Voutier determines the cases U(n) has no primitive prime factor for n = 5, 7 <= n <= 30. For n = 5, 7 <= n <= 30, any prime factor of U(n) divides D or U_r for some r < n in the following cases:
U(5): (P, Q, D) = (1, -1, 5)*, (1, 2, -7), (1, 3, -11), (1, 4, -15)*, (2, 11, -40)*, (12, 55, -76), (12, 377, -1364),
U(7): (P, Q, D) = (1, 2, -7)*, (1, 5, -19),
U(8): (P, Q, D) = (1, 2, -7), (2, 7, -24),
U(10): (P, Q, D) = (2, 3, -8), (5, 7, -3), (5, 18, -47),
U(12): (P, Q, D) = (1, -1, 5), (1, 2, -7), (1, 3, -11), (1, 4, -15), (1, 5, -19), (2, 15, -56),
U(13), U(18), U(30): (P, Q, D) = (1, 2, -7).
(The symbol * indicates that any prime factor of the corresponding U(n) divides D)
Bilu, Hanrot and Voutier shows that these are all for n = 5, n >= 7. Hence this sequence is complete.
Let {U(n)} be a generalized Lucas sequence.

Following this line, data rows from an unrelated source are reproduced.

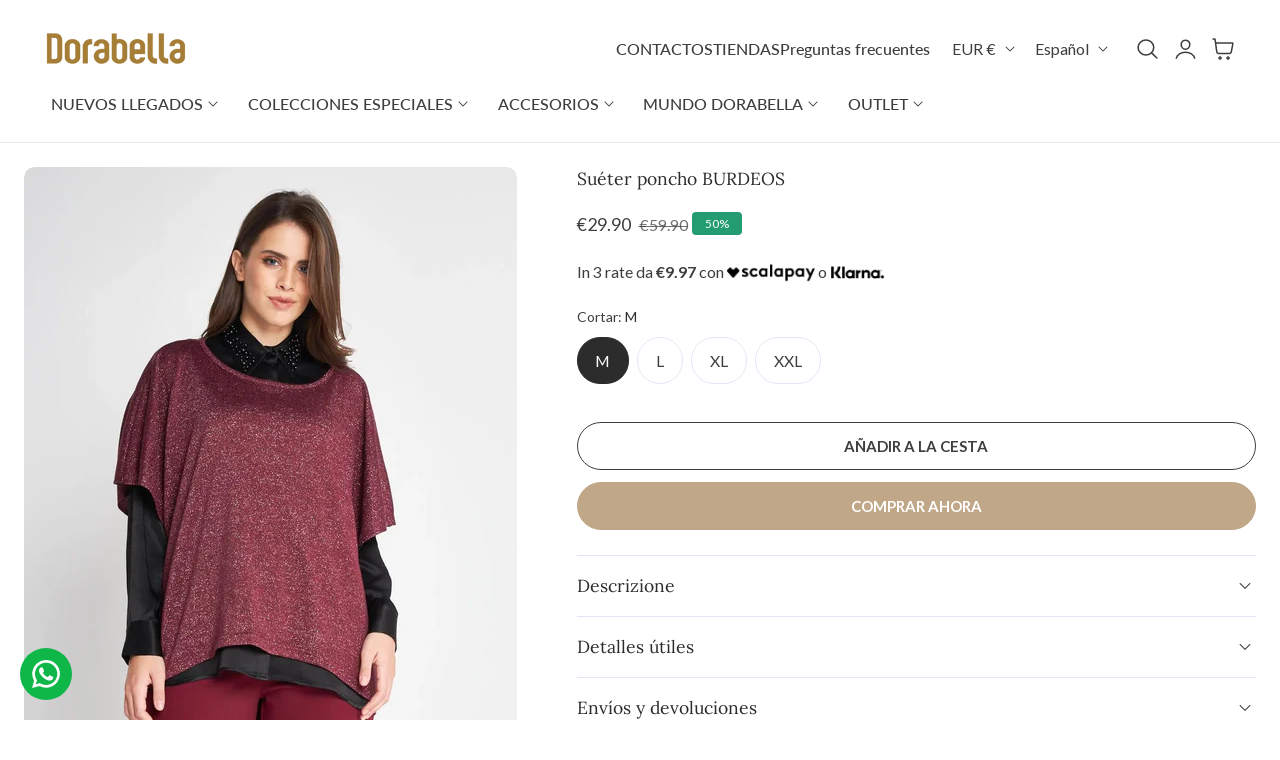

--- FILE ---
content_type: text/css
request_url: https://dorabella.com/cdn/shop/t/171/assets/template-collection.css?v=85372129917135416731764176144
body_size: -408
content:
.featured-collection-slider.is-initialized:not(.is-active) .splide__list{display:grid;grid-template-columns:repeat(var(--column-product-mobile),minmax(0,1fr));gap:var(--column-gap)}.featured-collection-slider .splide__arrow{transform:scale(0)}.featured-collection-slider:hover .splide__arrow{transform:scale(1)}.no-js .featured-collection-slider:not(.is-initialized) .splide__list{--column-width: calc((100% - ((var(--column-product-mobile) - 1) * var(--column-gap))) / var(--column-product-mobile));display:grid;grid-auto-flow:column;gap:var(--column-gap);overflow-x:auto;overflow-y:hidden;grid-template-columns:repeat(auto-fill,minmax(calc(100% / var(--column-width)),1fr));grid-auto-columns:minmax(calc(100% / var(--column-width)),1fr)}@media screen and (min-width: 768px){.featured-collection-slider.is-initialized:not(.is-active) .splide__list{grid-template-columns:repeat(var(--column-product),minmax(0,1fr))}.no-js .featured-collection-slider:not(.is-initialized) .splide__list{--column-width: calc((100% - ((var(--column-product) - 1) * var(--column-gap))) / var(--column-product));grid-template-columns:repeat(auto-fill,minmax(var(--column-width)),1fr);grid-auto-columns:minmax(var(--column-width),1fr)}}
/*# sourceMappingURL=/cdn/shop/t/171/assets/template-collection.css.map?v=85372129917135416731764176144 */


--- FILE ---
content_type: image/svg+xml
request_url: https://cdn.shopify.com/s/files/1/0550/3343/0257/files/Icon-CaretLeft.svg?v=1740641236
body_size: -383
content:
<svg xmlns="http://www.w3.org/2000/svg" fill="none" viewBox="0 0 32 32" height="32" width="32">
<path fill="white" d="M20.7083 25.2924C20.8012 25.3854 20.8749 25.4957 20.9252 25.6171C20.9755 25.7384 21.0013 25.8686 21.0013 25.9999C21.0013 26.1313 20.9755 26.2614 20.9252 26.3828C20.8749 26.5042 20.8012 26.6145 20.7083 26.7074C20.6154 26.8004 20.5051 26.8741 20.3837 26.9243C20.2623 26.9746 20.1322 27.0005 20.0008 27.0005C19.8694 27.0005 19.7393 26.9746 19.6179 26.9243C19.4965 26.8741 19.3862 26.8004 19.2933 26.7074L9.29329 16.7074C9.20031 16.6146 9.12655 16.5043 9.07623 16.3829C9.0259 16.2615 9 16.1314 9 15.9999C9 15.8685 9.0259 15.7384 9.07623 15.617C9.12655 15.4956 9.20031 15.3853 9.29329 15.2924L19.2933 5.29245C19.4809 5.10481 19.7354 4.99939 20.0008 4.99939C20.2662 4.99939 20.5206 5.1048 20.7083 5.29245C20.8959 5.48009 21.0013 5.73458 21.0013 5.99995C21.0013 6.26531 20.8959 6.5198 20.7083 6.70745L11.4145 15.9999L20.7083 25.2924Z"></path>
</svg>


--- FILE ---
content_type: image/svg+xml
request_url: https://cdn.shopify.com/s/files/1/0550/3343/0257/files/Icon-CaretRight.svg?v=1740641237
body_size: -361
content:
<svg xmlns="http://www.w3.org/2000/svg" fill="none" viewBox="0 0 32 32" height="32" width="32">
<path fill="white" d="M22.7081 16.7074L12.7081 26.7074C12.6151 26.8004 12.5048 26.8741 12.3835 26.9243C12.2621 26.9746 12.132 27.0005 12.0006 27.0005C11.8692 27.0005 11.7391 26.9746 11.6177 26.9243C11.4963 26.8741 11.386 26.8004 11.2931 26.7074C11.2001 26.6145 11.1264 26.5042 11.0762 26.3828C11.0259 26.2614 11 26.1313 11 25.9999C11 25.8686 11.0259 25.7384 11.0762 25.6171C11.1264 25.4957 11.2001 25.3854 11.2931 25.2924L20.5868 15.9999L11.2931 6.70745C11.1054 6.5198 11 6.26531 11 5.99995C11 5.73458 11.1054 5.48009 11.2931 5.29245C11.4807 5.1048 11.7352 4.99939 12.0006 4.99939C12.2659 4.99939 12.5204 5.1048 12.7081 5.29245L22.7081 15.2924C22.801 15.3853 22.8748 15.4956 22.9251 15.617C22.9754 15.7384 23.0013 15.8685 23.0013 15.9999C23.0013 16.1314 22.9754 16.2615 22.9251 16.3829C22.8748 16.5043 22.801 16.6146 22.7081 16.7074Z"></path>
</svg>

If p is a prime U(p) has no primitive prime factor, then U(p) = +-1. In contrast, if k is a composite number such that U(k) has no primitive prime factor, then U(k) cannot be +-1. As a result, the possible solutions to U(k) = +-1 for some Lucas sequence are k = 1, 2, 3, 5, 7, 13.
From U(1) = 1, U(2) = P, U(3) = P^2 - Q, U(4) = P*(P^2 - 2*Q), U(6) = P*(P^2 - Q)*(P^2 - 3*Q) we can see that for k = 1, 2, 3, 4, 6, there are infinitely many Lucas sequences such that U(k) has no primitive prime factor. Also, for p = 2, 3, there are infinitely many Lucas sequences such that any prime factor of U(p) divides D.
This sequence lists also numbers k such that E(p) = k has no solution over the primes for some Lucas sequence {U(n)}, where E(p) is the entry point of {U(n)} modulo p, that is, the smallest m > 0 such that p divides U(m). (End)
|